The project has a debt over of over Rs 4,100 crore, the bulk of which has been pumped in by the financial institutions.
The Chatterjee proposal, submitted to the institutions early this month, envisaged converting Rs 3500 crore worth of institutional exposure to 12-year SPNs.
It envisaged a moratorium on the payment of principal for four years and interest nine years. It also planned to bring down the interest cost substantially by linking it to the bank rate.
From the present level of around 15 per cent, it wanted to bring down the interest to 9 per cent at today's bank rate (bank rate plus 2 per cent).
In effect, the proposal attempts to prolong the maturity profile of the loan, clamp a moratorium on repayment and bring down the cost of the debt.
"The institutions are keen to see the project doing well tiding over the cash crunch. There has to be equity infusion," said sources.
Chatterjee is expected to come out with another proposal soon. Indian Oil Corporation (IOC) seems to be keen on joining hands with the existing promoters of Haldia Petro as a strategic partner.
However, it wants to drastically pare the authorised capital of the company which is not acceptable to the promoters.
There seems to be difference of opinions on the valuation of the company too. The board of the company has recently approved recast of its operations by dividing it into two strategic business units (SBUs) -- naphtha offsite and polymer unit under to CEOs.

# Tasks to complete:
**a)** Summarize the text on Haldia Petro's debt in two sentences.
**b)** Give the stretch of the Haldia Petro text from "Chatterjee is expected" through "under to CEOs." again, renaming "promoters" to "founders".
**c)** Say whether each statement agrees with the text on Haldia Petro's debt, answering yes or no and quoting the deciding words: (i) The Chatterjee proposal envisaged a four-year moratorium on the payment of principal. (ii) The present interest level is around 9 per cent. (iii) The board approved dividing the company's operations into three strategic business units.

# Dataset content:
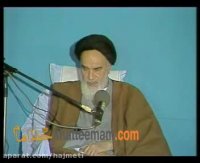 امام راحل عظیم الشان: می گفتند آخوند را چه به سیاست؟!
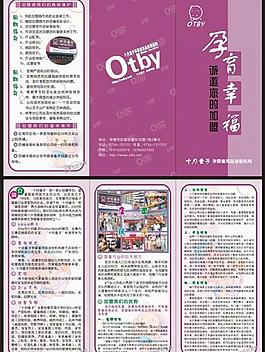 孕婴店加盟折页图片
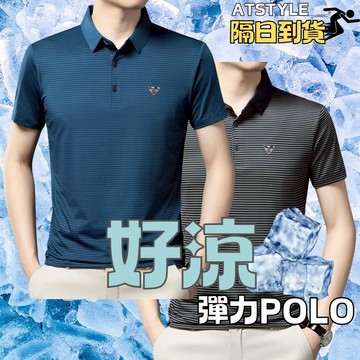 冰絲條紋短袖上衣男 冰絲涼感橫條POLO衫 線條POLO 短袖 男短袖 短袖男 polo衫 男裝 男生上衣 2419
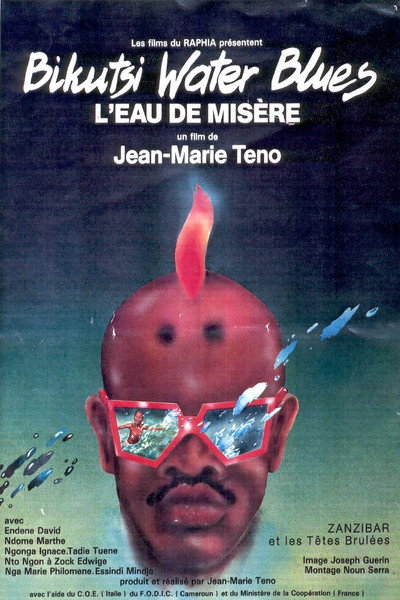 Póster de L'eau de misère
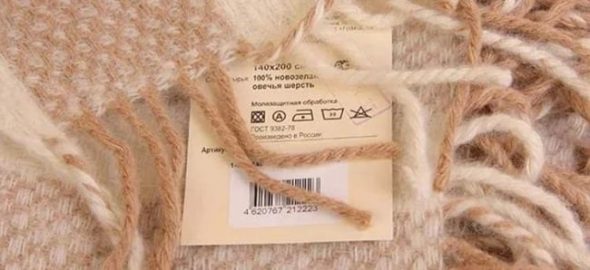 تعليمات الرعاية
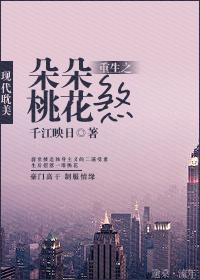 重生之桃花朵朵煞无和谐版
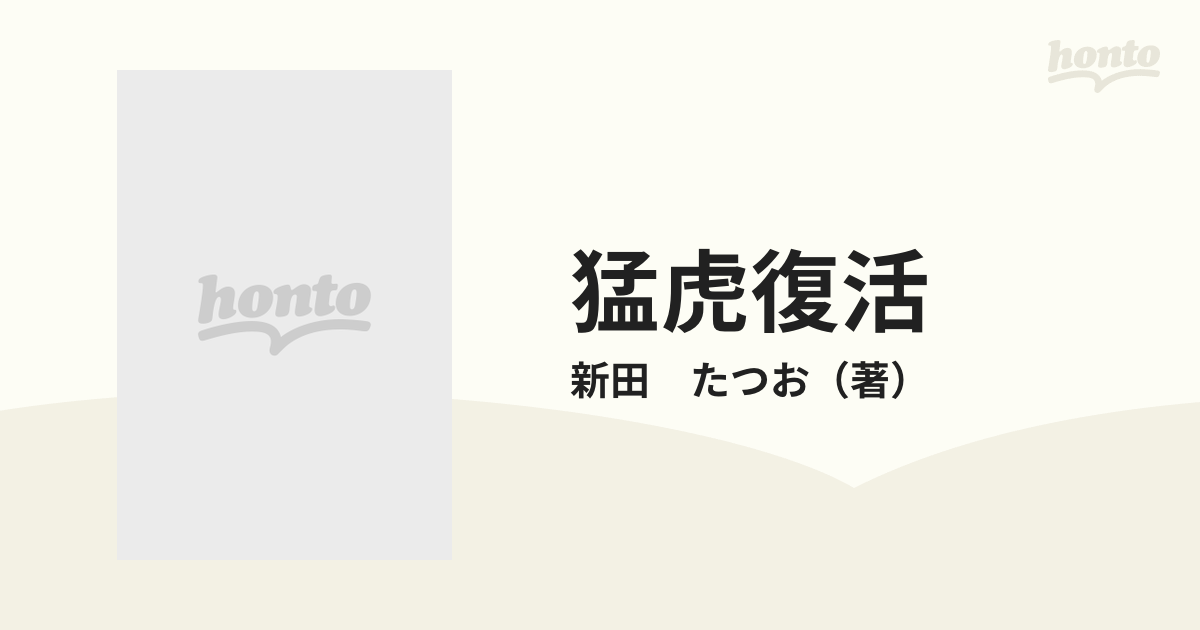 猛虎復活 愛しの阪神タイガース （マンサンコミックス）の通販/新田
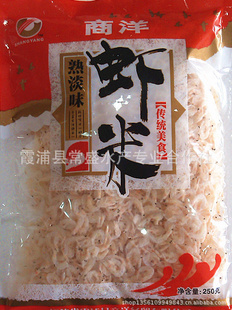 厂家直销虾米250g袋装虾米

# Solutions to each task:
**a)** The Chatterjee proposal to the financial institutions envisaged converting Rs 3500 crore of institutional exposure into 12-year SPNs, with a four-year moratorium on principal, a nine-year moratorium on interest, and a cut in interest from around 15 per cent to 9 per cent by linking it to the bank rate. Indian Oil Corporation seems keen to join the existing promoters of Haldia Petro as a strategic partner, but its wish to drastically pare the company's authorised capital is not acceptable to the promoters.

**b)**
Chatterjee is expected to come out with another proposal soon. Indian Oil Corporation (IOC) seems to be keen on joining hands with the existing founders of Haldia Petro as a strategic partner.
However, it wants to drastically pare the authorised capital of the company which is not acceptable to the founders.
There seems to be difference of opinions on the valuation of the company too. The board of the company has recently approved recast of its operations by dividing it into two strategic business units (SBUs) -- naphtha offsite and polymer unit under to CEOs.

**c)**
(i) Yes: "a moratorium on the payment of principal for four years"
(ii) No: "From the present level of around 15 per cent"
(iii) No: "dividing it into two strategic business units (SBUs)"